FIG. 16 shows a circuit configuration mounted on the wiring pattern substrate 324A shown in FIG. In FIG. 16, the node P ₁ corresponds to the contact terminal 370a, the node P ₂ corresponds to the contact terminal 370b, and the node P ₃ corresponds to the contact terminal 370c. As shown in FIG. 16, the circuit arrangement being mounted on the wiring pattern substrate 324A is between the node _{P 1} and node _{P 2,} resistor 393 is connected between the node _{P 2} and node _{P 3,} A capacitor 394 and a resistor 395 are connected. Node P ₃ is grounded. From node _{P 1,} the input voltage _{V in} from the variable alternating voltage source 396 is inputted. Then, the output voltage V _out from the node P ₂ is measured by the determination circuit 397.

Here, when the resistance value of the resistor 393 is R ₁ , the resistance value of the resistor 395 is R ₂ , the capacitance of the capacitor 394 is C ₁ , and the angular frequency is ω, the impedance between the node P ₂ and the node P ₃ Z is obtained as follows.
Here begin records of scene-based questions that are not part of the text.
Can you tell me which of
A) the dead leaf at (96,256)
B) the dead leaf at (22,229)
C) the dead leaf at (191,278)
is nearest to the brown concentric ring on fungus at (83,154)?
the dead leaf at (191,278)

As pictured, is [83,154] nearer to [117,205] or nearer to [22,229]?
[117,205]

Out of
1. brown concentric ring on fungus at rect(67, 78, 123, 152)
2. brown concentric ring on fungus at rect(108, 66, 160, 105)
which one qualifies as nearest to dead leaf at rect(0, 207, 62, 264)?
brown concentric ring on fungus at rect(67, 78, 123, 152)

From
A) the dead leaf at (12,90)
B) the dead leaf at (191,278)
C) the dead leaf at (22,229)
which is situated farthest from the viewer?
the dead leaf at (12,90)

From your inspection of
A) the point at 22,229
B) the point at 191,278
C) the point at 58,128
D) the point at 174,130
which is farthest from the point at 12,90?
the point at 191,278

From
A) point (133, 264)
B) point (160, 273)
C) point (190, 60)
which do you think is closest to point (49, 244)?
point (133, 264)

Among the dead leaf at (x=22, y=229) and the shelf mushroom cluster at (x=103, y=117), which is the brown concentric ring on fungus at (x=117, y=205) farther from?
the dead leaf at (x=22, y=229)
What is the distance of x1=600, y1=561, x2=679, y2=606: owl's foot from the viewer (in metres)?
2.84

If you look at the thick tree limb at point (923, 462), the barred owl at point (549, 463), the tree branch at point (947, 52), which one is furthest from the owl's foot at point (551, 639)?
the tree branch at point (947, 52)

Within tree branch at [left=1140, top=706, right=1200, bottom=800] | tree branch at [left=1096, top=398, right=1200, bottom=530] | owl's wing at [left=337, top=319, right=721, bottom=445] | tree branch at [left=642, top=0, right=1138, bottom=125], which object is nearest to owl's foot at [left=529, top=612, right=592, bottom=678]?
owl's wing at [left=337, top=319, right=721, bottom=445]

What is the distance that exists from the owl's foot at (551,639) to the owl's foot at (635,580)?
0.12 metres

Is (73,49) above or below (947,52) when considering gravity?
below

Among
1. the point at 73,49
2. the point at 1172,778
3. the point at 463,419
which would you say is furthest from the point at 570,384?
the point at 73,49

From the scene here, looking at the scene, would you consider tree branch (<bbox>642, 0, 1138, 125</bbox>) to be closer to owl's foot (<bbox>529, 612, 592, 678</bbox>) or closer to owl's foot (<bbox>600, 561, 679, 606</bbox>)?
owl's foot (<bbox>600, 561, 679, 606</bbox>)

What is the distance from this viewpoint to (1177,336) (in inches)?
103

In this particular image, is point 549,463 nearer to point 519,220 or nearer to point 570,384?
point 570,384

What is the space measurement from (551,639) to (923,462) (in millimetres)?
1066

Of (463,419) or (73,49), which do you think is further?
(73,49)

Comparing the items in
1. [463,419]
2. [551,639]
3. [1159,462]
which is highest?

Here, the relationship between the input voltage V _in and the output voltage V _out is determined in the following manner.

  From the above equation, the amplitude characteristic can be obtained as follows.

From the equation (3), this circuit becomes a low-pass filter. The cutoff frequency of this circuit is (ω = (1 / C ₁ R ₁ )), and the constant that determines the frequency characteristics of this circuit is C ₁ R ₁ . Therefore, in correspondence with the constant C ₁ R ₁ and the attribute information determined from the capacitance C ₁ and resistance R ₁ Tokyo, while changing the frequency of the input voltage V _in, by measuring the output voltage V _out, the tape The type of the cartridge 100 can be determined.

That is, when the resistor 393, the resistor 395, and the capacitor 394 are disposed on the wiring pattern substrate 324A, the value C ₁ R ₁ between the resistance value R ₁ of the resistor 393 and the capacitance C _{1 of the} capacitor 394 corresponds to the attribute information. Set the value to Upon detection changes the frequency of the input voltage V _in from the variable AC voltage source 396, to measure the change in the output voltage V _out. Thereby, the frequency characteristic of a circuit is acquirable. The value C ₁ R ₁ between the resistance value R ₁ and the capacitance C ₁ can be determined from the measured frequency characteristics. Thereby, the identification information of the tape cartridge 100 can be detected.

When measuring the frequency characteristic determined from the capacitance C ₁ and the resistance value R ₁ , it is necessary to change the frequency of the variable AC voltage source 396. However, in order to determine the identification information, it is not necessary to change the frequency of the variable AC voltage source 396 in multiple stages. The frequency of the variable AC voltage source 396 only needs to be set to such an extent that the difference between the pass band and the cutoff band of the circuit can be identified (for example, three stages).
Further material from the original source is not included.